Even as he spent a career working first in the coal industry, then as a federal mine inspector, Reginald Rice never stopped attending the Sweet Sixteen with buddies from Floyd County.
It was a passion he passed down to his son.
Kenny Rice’s memories of his own initial state tournament are vivid.
“I saw Wes Unseld play,” Kenny Rice says of the future Basketball Hall of Famer. “Seneca (Unseld’s team) won it that year (1964). It was the first time I walked into Memorial Coliseum. If you grew up like me, listening to all the UK games on the radio, that was a big deal.”
Pretty much continuously since, the Sweet Sixteen has been a shared father/son experience for the Rices.
From October 1980 through June 1999, Kenny Rice worked as a sports reporter/anchor for Lexington’s WTVQ. Yet even when he was assigned to cover the Sweet Sixteen for Channel 36, “I’d go up in the stands and watch some games with him,” Kenny Rice says of his dad.
As best as Reginald can figure, since 1946, he has missed six state tournaments — three (1951-53) when in the U.S. Army, two (1958 and ‘63) because of floods in Eastern Kentucky and one in 1996 due to heart bypass surgery.
Kenny thinks since 1964, “I’ve only missed five (state tourneys),” he says. “And that was only because of (covering the University of) Kentucky’s runs in the NCAA Tournaments in the 1990s.”
Until Edith Rice passed away in 2017, she kept a tolerant attitude toward losing the males in her family to a week of high school basketball each March.
“She got a kick out of us going to the state tournament,” Kenny Rice says. “She would always say, ‘You all are getting ready for your boys’ trip.’”

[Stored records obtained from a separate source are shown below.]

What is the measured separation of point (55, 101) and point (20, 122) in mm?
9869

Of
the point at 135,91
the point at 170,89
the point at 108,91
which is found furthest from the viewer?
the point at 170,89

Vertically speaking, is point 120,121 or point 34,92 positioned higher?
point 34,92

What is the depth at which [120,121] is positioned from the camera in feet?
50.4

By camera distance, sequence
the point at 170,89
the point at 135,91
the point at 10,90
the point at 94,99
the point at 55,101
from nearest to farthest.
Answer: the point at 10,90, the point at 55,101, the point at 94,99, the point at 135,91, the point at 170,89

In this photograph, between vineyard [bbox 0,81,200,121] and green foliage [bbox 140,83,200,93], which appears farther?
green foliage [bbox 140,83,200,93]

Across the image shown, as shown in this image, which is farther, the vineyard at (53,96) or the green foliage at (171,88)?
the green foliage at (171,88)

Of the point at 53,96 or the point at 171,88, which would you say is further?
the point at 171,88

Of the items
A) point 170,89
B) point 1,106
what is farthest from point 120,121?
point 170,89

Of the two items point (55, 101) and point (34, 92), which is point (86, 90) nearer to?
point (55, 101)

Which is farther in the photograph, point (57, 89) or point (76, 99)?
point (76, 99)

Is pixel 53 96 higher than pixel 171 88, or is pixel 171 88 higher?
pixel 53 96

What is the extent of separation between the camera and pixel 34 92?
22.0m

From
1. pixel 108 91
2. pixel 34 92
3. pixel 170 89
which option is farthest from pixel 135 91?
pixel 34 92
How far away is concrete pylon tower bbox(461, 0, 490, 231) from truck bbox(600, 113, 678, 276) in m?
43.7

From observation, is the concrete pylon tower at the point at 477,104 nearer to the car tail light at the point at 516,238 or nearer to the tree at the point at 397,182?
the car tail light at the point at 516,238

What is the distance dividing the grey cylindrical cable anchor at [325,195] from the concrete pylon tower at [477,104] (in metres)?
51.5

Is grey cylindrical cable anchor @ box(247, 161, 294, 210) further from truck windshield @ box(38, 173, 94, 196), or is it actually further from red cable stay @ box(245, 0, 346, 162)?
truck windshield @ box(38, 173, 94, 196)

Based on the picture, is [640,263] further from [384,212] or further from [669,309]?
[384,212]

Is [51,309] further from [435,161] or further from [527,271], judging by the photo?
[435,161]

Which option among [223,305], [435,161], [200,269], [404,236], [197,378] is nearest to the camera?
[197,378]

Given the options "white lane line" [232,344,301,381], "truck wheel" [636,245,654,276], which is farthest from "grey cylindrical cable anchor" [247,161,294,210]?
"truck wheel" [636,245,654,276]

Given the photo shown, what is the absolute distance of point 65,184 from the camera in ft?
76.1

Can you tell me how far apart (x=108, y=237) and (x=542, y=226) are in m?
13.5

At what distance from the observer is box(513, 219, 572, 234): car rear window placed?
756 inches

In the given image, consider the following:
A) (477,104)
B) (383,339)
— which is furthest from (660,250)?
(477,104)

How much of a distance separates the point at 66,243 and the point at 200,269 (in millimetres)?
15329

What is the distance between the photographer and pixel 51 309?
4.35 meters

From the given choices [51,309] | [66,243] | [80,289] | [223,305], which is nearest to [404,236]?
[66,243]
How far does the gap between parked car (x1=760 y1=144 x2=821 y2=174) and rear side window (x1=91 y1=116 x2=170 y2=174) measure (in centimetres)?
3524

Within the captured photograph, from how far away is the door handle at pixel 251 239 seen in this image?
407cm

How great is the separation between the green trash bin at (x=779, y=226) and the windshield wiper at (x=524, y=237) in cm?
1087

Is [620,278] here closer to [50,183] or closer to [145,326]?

After Kenny Rice left WTVQ and shifted his broadcasting career onto national platforms — including covering the horse racing Triple Crown and the Olympics for NBC — he has continued to clear his schedule so he can attend the Sweet Sixteen with his dad.
In Rupp Arena, the Floyd County natives always root for the 15th Region champions. They enjoy seeing familiar faces they see nowhere else but at the state tournament.
Mostly, they relish sharing their mutual love for the Sweet Sixteen.
“This has been a great bond that we have had,” Kenny Rice says. “This state tournament, it has meant a whole lot to us.”